ジェネリック薬とは後発薬とも呼ばれ、年数が経って特許の切れた医薬品と同じ化学物質を別の製薬企業が(特許料無しで)安価に製造販売するものを指している。

この場合、2015年からブランド名の医薬品と同じ化学物質(アリピプラゾール)を他の製薬企業が販売し始めたのである。

その結果、米国内でのエビリファイ売り上げは2014年のおよそ40億ドルから2015年には半減し2016年には最盛期の10分の1の3億ドル台となった。

逆に言えば、新薬の価格については、次の研究開発を推進するために、それだけ破格に優遇されているということだ。

特許切れすること自体は、医薬品が値下がりする結果を生み出すのだから、患者個人にとっても保険財政上も好ましいことだ。

製薬企業としても、ブロックバスター医薬品の売り上げで研究開発して次の優れた製品を成功裏に作っていれば問題はないだろう。
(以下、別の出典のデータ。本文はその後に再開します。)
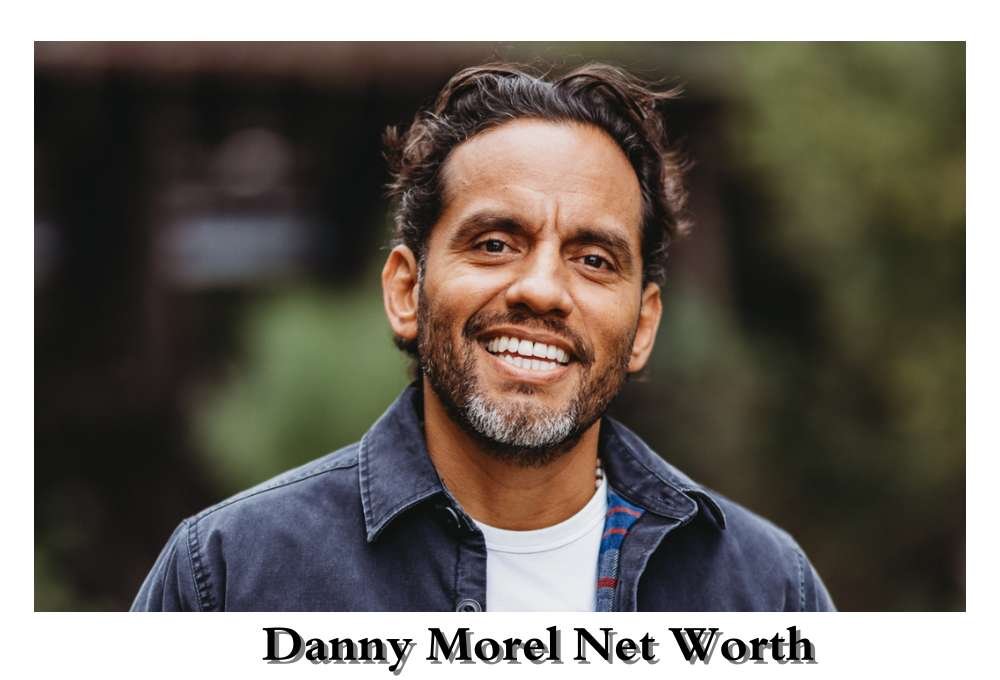 Danny Morel Net Worth 2024: The Wealth Behind the Real Estate Entrepreneur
といっても、新規製品の研究開発はそう思惑通り進むものではない。

そこで、既存の医薬品をブランド医薬品として再度の差別化を図るために、アリピプラゾールにセンサーを組み込んでデジタル錠剤にする特許という合わせ技が必要となった、というのは読み込みすぎだろうか。

 

医者と患者の「意識のギャップ」

精神疾患の薬が世界初のデジタル錠剤になった理由のもう一つは、精神疾患の治療のもつ特殊性がある。

かなり啓発は進んできたものの、精神疾患は現在でも社会的に差別されることの多い疾患である。そのため、自分が精神疾患であるとは認めたくない患者さんは少しでも精神的不調が良くなると治ったと考える。

その結果、患者さんは精神科に通わなくなり、抗精神病薬を飲み続けることを中断してしまう。運良くそのまま状態が安定することもあれば、病状が悪化して再発することもあるだろう。

また、病状が悪くて判断力が落ちているとか、薬の副作用でひどい目にあったとか、さまざまな理由から抗精神病薬を飲むことを拒否する患者さんもいる。

医療者の側から見れば、精神疾患の再発や悪化を防ぐために処方箋通りに医薬品を服用してもらう必要がある(医学界では「服薬遵守」、「コンプライアンス」、「アドヒアランス」と呼ばれている)。

精神科領域ではとくにこの医療者と患者さんの間の考え方のギャップは大きいことがあり、処方箋通りに服薬できたかどうかの確認は大きな問題となる。

入院中であれば服薬したかどうかを医療者が確認することは簡単だが、退院してしまえばそうはいかない。訪問してきめ細かくチェックするとしても限界があるだろう。そこで、デジタル錠剤の出番となる。